● **Texte présenté**:
Par Sophie Flouquet · Le Journal des Arts

Le 15 novembre 2011 - 1662 mots

Ancien ministre, ancien sénateur, Jack Ralite dresse un bilan de la politique culturelle de la Rue de Valois et de ses ministres.

Né en 1928, ancien journaliste à L’Humanité, élu d’Aubervilliers, en Seine Saint-Denis (entre 1959 et 2008) puis député communiste (1973-1981), Jack Ralite a été ministre de la Santé puis de l’Emploi entre 1981 et 1984. Sénateur depuis 1995, il a quitté le Palais du Luxembourg à l’occasion des dernières élections sénatoriales, en septembre. Membre actif de la commission des affaires culturelles et brillant orateur, Jack Ralite a souvent ranimé par ses discours enflammés les mornes séances publiques du Sénat. Il commente l’actualité.

Sophie Flouquet : Vous avez quitté le Palais du Luxembourg à l’occasion des dernières élections. Quel regard portez-vous sur le rôle joué par le Sénat en matière culturelle ?

● **Données fournies**:
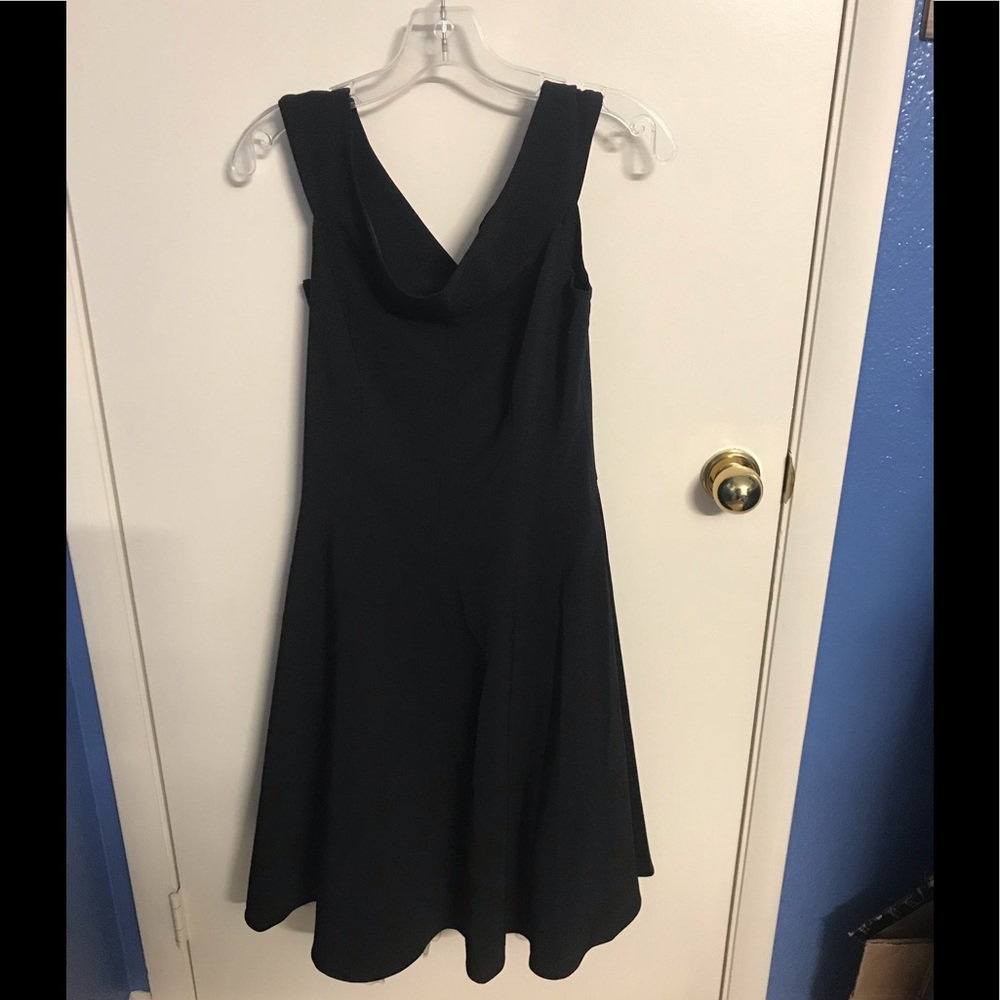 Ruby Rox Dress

* * *

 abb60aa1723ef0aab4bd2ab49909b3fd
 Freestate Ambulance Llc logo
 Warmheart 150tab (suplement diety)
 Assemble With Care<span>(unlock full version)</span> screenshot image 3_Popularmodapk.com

==

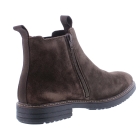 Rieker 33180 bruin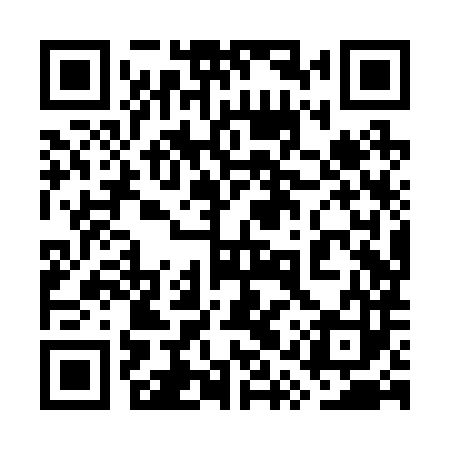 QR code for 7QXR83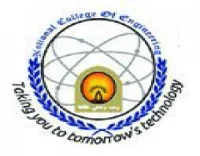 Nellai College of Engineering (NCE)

● **Tâches à réaliser**:
A. D'après le texte consacré à Jack Ralite, pendant quelle période a-t-il été député communiste ?
B. Reprenez l'entretien avec Jack Ralite juste après sa dernière phrase.
Les données fournies n'interviennent pas ici.

● **Vos réponses**:
A. De 1973 à 1981.

B.
Jack Ralite : J’ai été député, avant 1981, et j’étais sénateur depuis 1995. Il y a une évidence, c’est que le Sénat étudie beaucoup plus en profondeur les textes que l’Assemblée nationale. Nous allons beaucoup plus loin car il existe ici des gens, de tous bords, très attachés à la question culturelle. Toutefois, du point de vue politique, le rôle du Sénat est plus contestable. Beaucoup de choses intéressantes sont débattues avant d’être rabotées. Ce qui me frappe aujourd’hui, c’est aussi que de plus en plus de textes sont d’abord traités par la commission des finances, donnant l’impression que la commission des affaires culturelles n’est là que pour rendre un avis.

S. F. : Quels ont été vos grands combats au Sénat ?
J. R. : Il y en a eu plusieurs ! L’alerte sur Google est partie du Sénat. Quand j’ai lu dans la presse, au mois d’août 2009, la tribune de Jean-Noël Jeanneney, je l’ai immédiatement appelé. J’ai ensuite pu faire une intervention sur ce sujet au nom de la commission des affaires culturelles, puis il y a eu ce colloque à la Bibliothèque nationale de France. Tout cela a permis d’infléchir les choses, même si Google continue à avancer. Plus récemment, en mai, nous avons gagné l’achat par l’État des archives de Robespierre. Je suis intervenu au Sénat et une députée socialiste a fait de même à l’Assemblée nationale. Il y avait une réelle hargne, mais nous avons gagné. Certains fonctionnaires avaient même dit qu’une photocopie ferait l’affaire !

S. F. : Quelle est votre appréciation de la politique culturelle de ces dernières années ?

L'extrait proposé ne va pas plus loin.